#### [EXERCISE GOAL]
Continue the engineering log on moving scheduled jobs from a work Mac to a GCP VM, starting after its last gotcha entry.

#### [SELECTED PASSAGE]
2026-04-30 — Migrate work Mac → GCP VM

Telegram is HTTP API → host-independent. Moved 6 launchd plists → 7 systemd user timers on VM (loginctl enable-linger ubuntu). Work Mac plists renamed .disabled (kept for rollback). Schedule converted UTC = VN-7. Effort: ~1 hour.

2026-04-30 — Week boundary

Week = Sunday → Saturday (user preference). weekly-digest + weekly-chart + log-prompt fire Saturday 21:00–21:30 VN. systemd Weekday=6 ≠ Python date.weekday()=5 (different conventions).

2026-04-30 — Digest format: VN weekday

Date format YYYY-MM-DD is hard for ADHD users to recall. Pre-compute Thứ 5, Chủ nhật in render_summary_for_prompt, enforce in SYSTEM_PROMPT.

Gotchas

  • launchd jobs in ~/Documents/ are blocked by macOS Sequoia/Tahoe TCC — Operation not permitted. Move project to ~/health-coach/ and ~/garmin-sync/ outside ~/Documents/.

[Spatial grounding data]
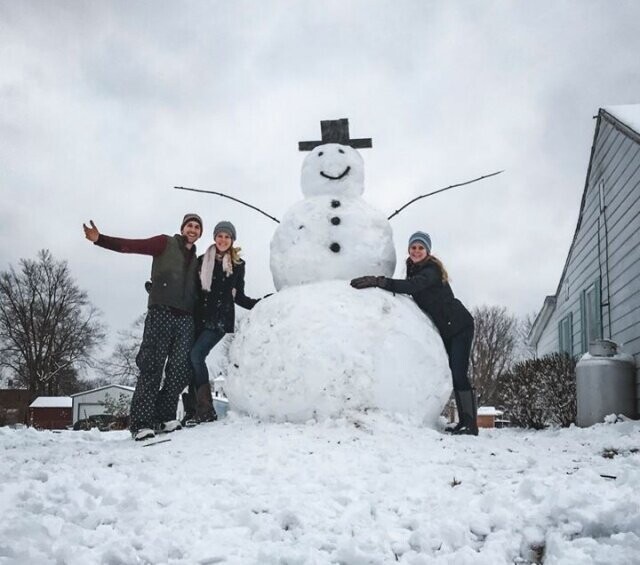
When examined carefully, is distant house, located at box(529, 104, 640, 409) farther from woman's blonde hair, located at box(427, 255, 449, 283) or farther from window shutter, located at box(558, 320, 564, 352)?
woman's blonde hair, located at box(427, 255, 449, 283)

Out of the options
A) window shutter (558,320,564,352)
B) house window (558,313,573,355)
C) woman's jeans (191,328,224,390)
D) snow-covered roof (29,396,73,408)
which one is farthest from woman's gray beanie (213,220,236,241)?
snow-covered roof (29,396,73,408)

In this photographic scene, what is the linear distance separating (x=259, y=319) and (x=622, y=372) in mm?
4978

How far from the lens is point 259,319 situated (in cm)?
514

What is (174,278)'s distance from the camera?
4.90m

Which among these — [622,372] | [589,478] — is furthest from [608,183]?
[589,478]

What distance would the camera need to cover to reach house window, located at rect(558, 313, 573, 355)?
444 inches

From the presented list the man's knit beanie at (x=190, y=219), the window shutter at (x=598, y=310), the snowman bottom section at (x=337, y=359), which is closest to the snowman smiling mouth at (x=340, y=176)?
the snowman bottom section at (x=337, y=359)

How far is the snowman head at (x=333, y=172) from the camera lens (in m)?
5.77

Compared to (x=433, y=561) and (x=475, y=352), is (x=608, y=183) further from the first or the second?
(x=475, y=352)

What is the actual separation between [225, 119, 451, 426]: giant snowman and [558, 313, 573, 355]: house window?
7284 mm

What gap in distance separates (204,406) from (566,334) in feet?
30.0

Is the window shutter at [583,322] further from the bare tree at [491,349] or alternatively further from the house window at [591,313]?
the bare tree at [491,349]

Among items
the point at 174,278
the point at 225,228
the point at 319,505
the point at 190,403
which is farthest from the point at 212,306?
the point at 319,505

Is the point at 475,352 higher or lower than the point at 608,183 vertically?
lower
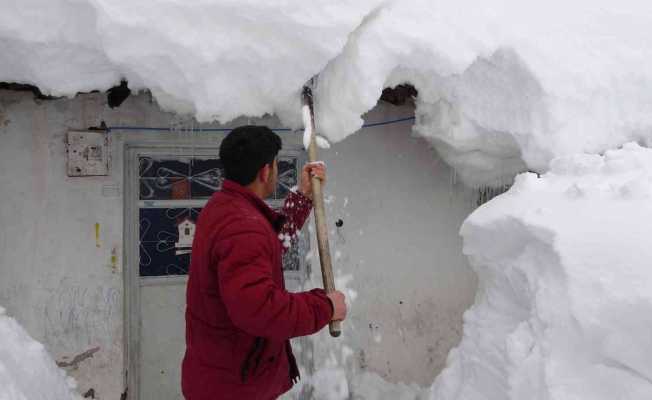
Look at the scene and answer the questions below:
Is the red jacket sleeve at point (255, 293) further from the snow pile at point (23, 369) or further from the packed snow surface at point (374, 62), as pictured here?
the packed snow surface at point (374, 62)

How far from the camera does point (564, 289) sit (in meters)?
2.18

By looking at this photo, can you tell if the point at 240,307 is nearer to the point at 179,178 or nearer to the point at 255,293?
the point at 255,293

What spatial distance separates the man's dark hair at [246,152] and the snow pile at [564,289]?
122 cm

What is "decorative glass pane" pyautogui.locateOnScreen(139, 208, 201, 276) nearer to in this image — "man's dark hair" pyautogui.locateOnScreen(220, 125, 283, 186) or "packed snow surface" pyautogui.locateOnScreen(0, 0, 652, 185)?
"packed snow surface" pyautogui.locateOnScreen(0, 0, 652, 185)

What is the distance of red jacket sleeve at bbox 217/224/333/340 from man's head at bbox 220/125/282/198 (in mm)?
306

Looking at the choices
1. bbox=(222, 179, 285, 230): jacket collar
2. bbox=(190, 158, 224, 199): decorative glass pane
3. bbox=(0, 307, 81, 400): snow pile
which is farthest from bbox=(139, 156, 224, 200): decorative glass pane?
bbox=(222, 179, 285, 230): jacket collar

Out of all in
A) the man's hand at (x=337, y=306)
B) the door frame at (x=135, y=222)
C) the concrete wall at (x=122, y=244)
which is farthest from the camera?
the door frame at (x=135, y=222)

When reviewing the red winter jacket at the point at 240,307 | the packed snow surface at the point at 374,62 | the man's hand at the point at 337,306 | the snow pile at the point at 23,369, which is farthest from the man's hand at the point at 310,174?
the snow pile at the point at 23,369

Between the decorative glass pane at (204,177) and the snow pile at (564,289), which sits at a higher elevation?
the decorative glass pane at (204,177)

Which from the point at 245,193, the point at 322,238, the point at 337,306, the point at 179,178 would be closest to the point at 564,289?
the point at 337,306

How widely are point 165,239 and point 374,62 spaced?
212 cm

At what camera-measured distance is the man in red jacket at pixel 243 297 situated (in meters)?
2.00

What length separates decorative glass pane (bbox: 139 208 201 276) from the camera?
405cm

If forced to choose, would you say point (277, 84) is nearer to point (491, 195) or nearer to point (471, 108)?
point (471, 108)
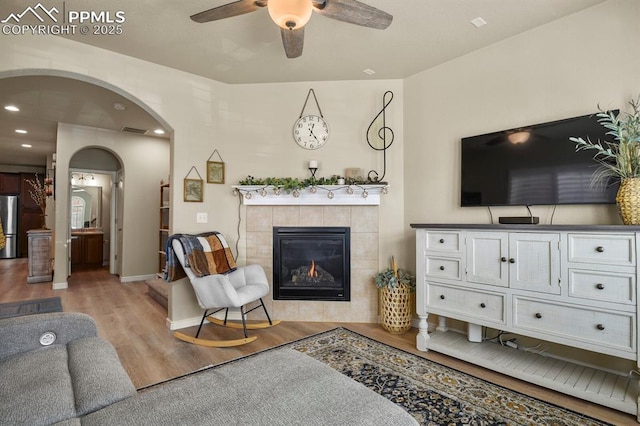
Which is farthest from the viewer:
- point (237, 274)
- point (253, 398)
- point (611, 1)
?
point (237, 274)

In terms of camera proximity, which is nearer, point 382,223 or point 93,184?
point 382,223

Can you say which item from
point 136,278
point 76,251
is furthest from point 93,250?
point 136,278

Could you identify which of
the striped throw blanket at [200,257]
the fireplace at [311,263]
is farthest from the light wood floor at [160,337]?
the striped throw blanket at [200,257]

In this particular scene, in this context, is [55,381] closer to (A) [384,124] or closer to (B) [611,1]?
(A) [384,124]

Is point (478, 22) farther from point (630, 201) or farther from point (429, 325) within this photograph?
point (429, 325)

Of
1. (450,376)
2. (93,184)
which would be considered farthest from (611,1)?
(93,184)

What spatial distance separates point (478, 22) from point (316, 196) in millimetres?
2080

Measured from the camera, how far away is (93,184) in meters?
8.55

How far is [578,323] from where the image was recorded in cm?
199

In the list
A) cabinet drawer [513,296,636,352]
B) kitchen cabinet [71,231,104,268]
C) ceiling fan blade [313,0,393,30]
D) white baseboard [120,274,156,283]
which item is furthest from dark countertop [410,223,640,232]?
kitchen cabinet [71,231,104,268]

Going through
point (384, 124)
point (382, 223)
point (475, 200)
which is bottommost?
point (382, 223)

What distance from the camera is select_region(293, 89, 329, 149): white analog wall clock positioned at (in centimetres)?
368

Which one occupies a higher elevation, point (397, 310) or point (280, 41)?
point (280, 41)

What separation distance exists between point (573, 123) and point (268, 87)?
292 cm
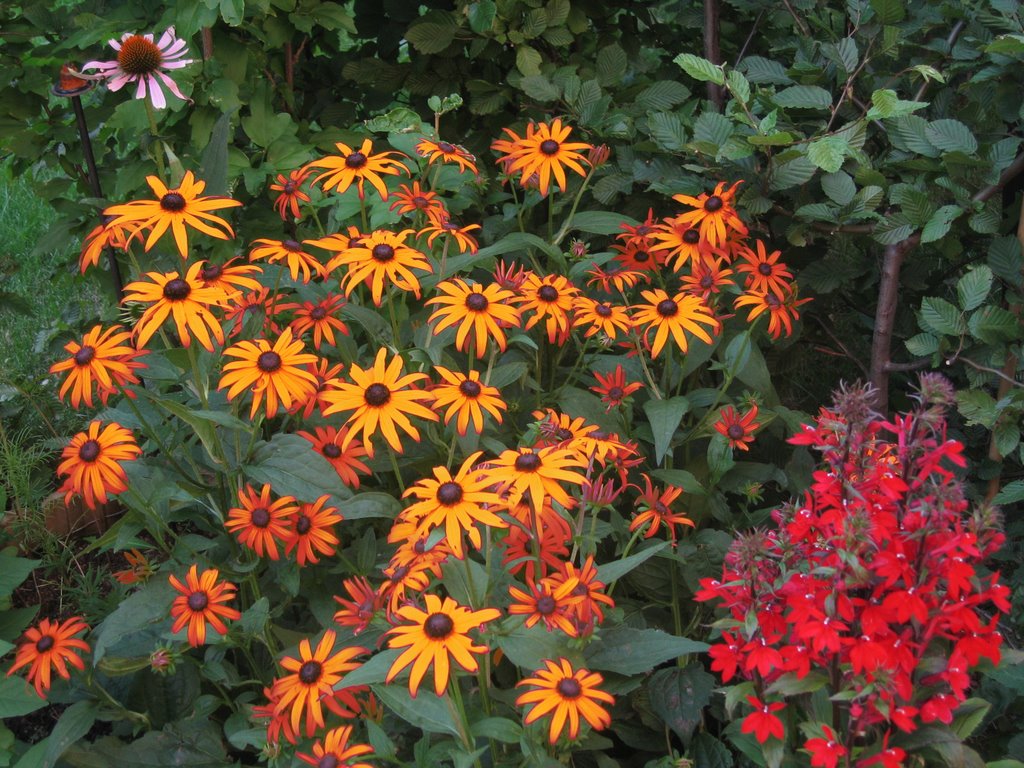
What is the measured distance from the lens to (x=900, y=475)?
1.28 m

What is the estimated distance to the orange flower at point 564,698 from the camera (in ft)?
4.31

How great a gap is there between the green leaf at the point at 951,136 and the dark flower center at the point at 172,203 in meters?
1.37

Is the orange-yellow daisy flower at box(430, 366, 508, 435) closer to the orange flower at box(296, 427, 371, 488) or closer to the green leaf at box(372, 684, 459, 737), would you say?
the orange flower at box(296, 427, 371, 488)

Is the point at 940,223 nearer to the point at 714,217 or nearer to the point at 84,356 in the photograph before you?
the point at 714,217

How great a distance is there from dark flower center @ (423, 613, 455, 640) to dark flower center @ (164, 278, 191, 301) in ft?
2.11

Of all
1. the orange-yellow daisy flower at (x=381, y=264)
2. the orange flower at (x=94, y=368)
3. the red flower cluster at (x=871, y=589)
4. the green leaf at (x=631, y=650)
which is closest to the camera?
the red flower cluster at (x=871, y=589)

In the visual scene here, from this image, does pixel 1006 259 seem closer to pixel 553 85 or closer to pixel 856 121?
pixel 856 121

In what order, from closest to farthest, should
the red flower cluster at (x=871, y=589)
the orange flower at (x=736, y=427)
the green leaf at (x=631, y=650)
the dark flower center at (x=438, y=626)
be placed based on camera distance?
the red flower cluster at (x=871, y=589) < the dark flower center at (x=438, y=626) < the green leaf at (x=631, y=650) < the orange flower at (x=736, y=427)

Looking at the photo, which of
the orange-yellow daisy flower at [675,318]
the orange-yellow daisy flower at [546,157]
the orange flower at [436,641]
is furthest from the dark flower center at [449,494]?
the orange-yellow daisy flower at [546,157]

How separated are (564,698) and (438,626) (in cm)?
20

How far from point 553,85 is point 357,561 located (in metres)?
1.30

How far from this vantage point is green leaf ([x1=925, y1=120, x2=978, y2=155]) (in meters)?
1.95

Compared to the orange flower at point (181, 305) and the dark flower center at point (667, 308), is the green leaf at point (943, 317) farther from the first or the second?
the orange flower at point (181, 305)

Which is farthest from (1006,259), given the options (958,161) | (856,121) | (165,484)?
(165,484)
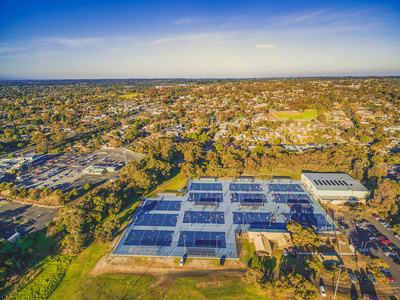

#### [RESULT FOR THIS TASK]
  • macOS security keychain is unreliable from launchd context (UI prompt blocked). Switched to ~/.config/health-coach/anthropic_api_key chmod 600 file.
  • iMessage AppleScript silently fails if Messages.app isn’t running. Wrapper does open -ga Messages before exec. Even with that, may need delay 2 after activate to flush queue.
  • iMessage dedupe drops messages with identical bodies sent close in time. Fix: append nonce {unix-timestamp}.
  • iMessage per-recipient rate-limit — >10 messages in 1–2 hours to the same handle silently drop. All other handles still work. Production load (2–5/day) doesn’t trigger.
  • iMessage spam classifier flags template-looking content: multi-line + bullet, 78.0, 34.0, 55 decimal-comma patterns, 30min/10min compound number+unit, ± special char, short paren codes (nXXXX). Fix: conversational single-line Vietnamese, integers, “10 phút” not “10min”.
  • DejaVu Sans (matplotlib default) is missing emoji glyphs — keep emoji out of plot titles.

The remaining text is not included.